>> begin Data shown

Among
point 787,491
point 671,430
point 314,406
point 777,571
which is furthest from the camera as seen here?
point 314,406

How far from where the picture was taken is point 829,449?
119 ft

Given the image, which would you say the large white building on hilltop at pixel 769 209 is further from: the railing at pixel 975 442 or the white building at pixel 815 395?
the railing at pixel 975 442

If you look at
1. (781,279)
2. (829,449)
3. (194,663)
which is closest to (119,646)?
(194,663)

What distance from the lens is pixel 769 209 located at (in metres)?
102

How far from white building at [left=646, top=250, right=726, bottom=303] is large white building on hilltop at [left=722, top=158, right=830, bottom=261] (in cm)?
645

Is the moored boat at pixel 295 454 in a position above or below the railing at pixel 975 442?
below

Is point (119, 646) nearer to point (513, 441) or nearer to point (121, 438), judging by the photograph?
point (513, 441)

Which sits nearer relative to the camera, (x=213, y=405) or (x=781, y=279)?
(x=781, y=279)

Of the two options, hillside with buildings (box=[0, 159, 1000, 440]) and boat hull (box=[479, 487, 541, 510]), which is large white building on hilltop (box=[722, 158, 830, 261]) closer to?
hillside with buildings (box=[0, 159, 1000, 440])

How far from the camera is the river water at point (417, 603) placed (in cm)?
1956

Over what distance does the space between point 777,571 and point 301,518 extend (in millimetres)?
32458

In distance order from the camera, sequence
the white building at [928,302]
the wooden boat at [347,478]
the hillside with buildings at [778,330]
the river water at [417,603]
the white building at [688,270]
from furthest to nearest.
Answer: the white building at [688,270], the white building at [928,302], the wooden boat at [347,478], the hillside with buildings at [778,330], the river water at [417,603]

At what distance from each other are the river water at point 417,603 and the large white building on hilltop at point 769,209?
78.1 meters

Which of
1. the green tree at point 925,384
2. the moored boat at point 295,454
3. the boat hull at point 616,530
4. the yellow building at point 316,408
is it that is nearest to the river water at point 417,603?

>> end Data shown

> Instructions for the task: Send back all of the entries exactly, with nothing missing.

> Finished exercise:
Among
point 787,491
point 671,430
point 314,406
point 777,571
which is furthest from the camera as seen here?
point 314,406

How far from where the picture was taken is point 829,449?
119 ft

Given the image, which would you say the large white building on hilltop at pixel 769 209 is further from: the railing at pixel 975 442 or the white building at pixel 815 395?
the railing at pixel 975 442

If you look at
1. (781,279)
2. (829,449)
3. (194,663)
which is closest to (119,646)?
(194,663)

What distance from the lens is pixel 769 209 located at (in metres)?
102

How far from white building at [left=646, top=250, right=726, bottom=303] is large white building on hilltop at [left=722, top=158, right=830, bottom=261] (in cm)?
645

Is the moored boat at pixel 295 454 in a position above or below the railing at pixel 975 442?
below

Is point (119, 646) nearer to point (513, 441) or nearer to point (121, 438), judging by the photograph?
point (513, 441)

Which sits nearer relative to the camera, (x=213, y=405) or (x=781, y=279)?
(x=781, y=279)

Of the two options, hillside with buildings (box=[0, 159, 1000, 440]) and boat hull (box=[479, 487, 541, 510]), which is large white building on hilltop (box=[722, 158, 830, 261]) closer to?
hillside with buildings (box=[0, 159, 1000, 440])

How far from the camera is the river water at point (417, 603) placed (in cm)?
1956

Over what distance does the space between point 777,571 and point 301,518 extend (in millimetres)?
32458

In distance order from the camera, sequence
the white building at [928,302]
the wooden boat at [347,478]
the hillside with buildings at [778,330]
the river water at [417,603]
the white building at [688,270]
from furthest to nearest.
Answer: the white building at [688,270], the white building at [928,302], the wooden boat at [347,478], the hillside with buildings at [778,330], the river water at [417,603]

At what distance from each other are the river water at point 417,603 and the large white building on hilltop at point 769,209?
78.1 meters

Which of
1. the green tree at point 925,384
2. the moored boat at point 295,454
3. the boat hull at point 616,530
4. the yellow building at point 316,408
is it that is nearest to the river water at point 417,603?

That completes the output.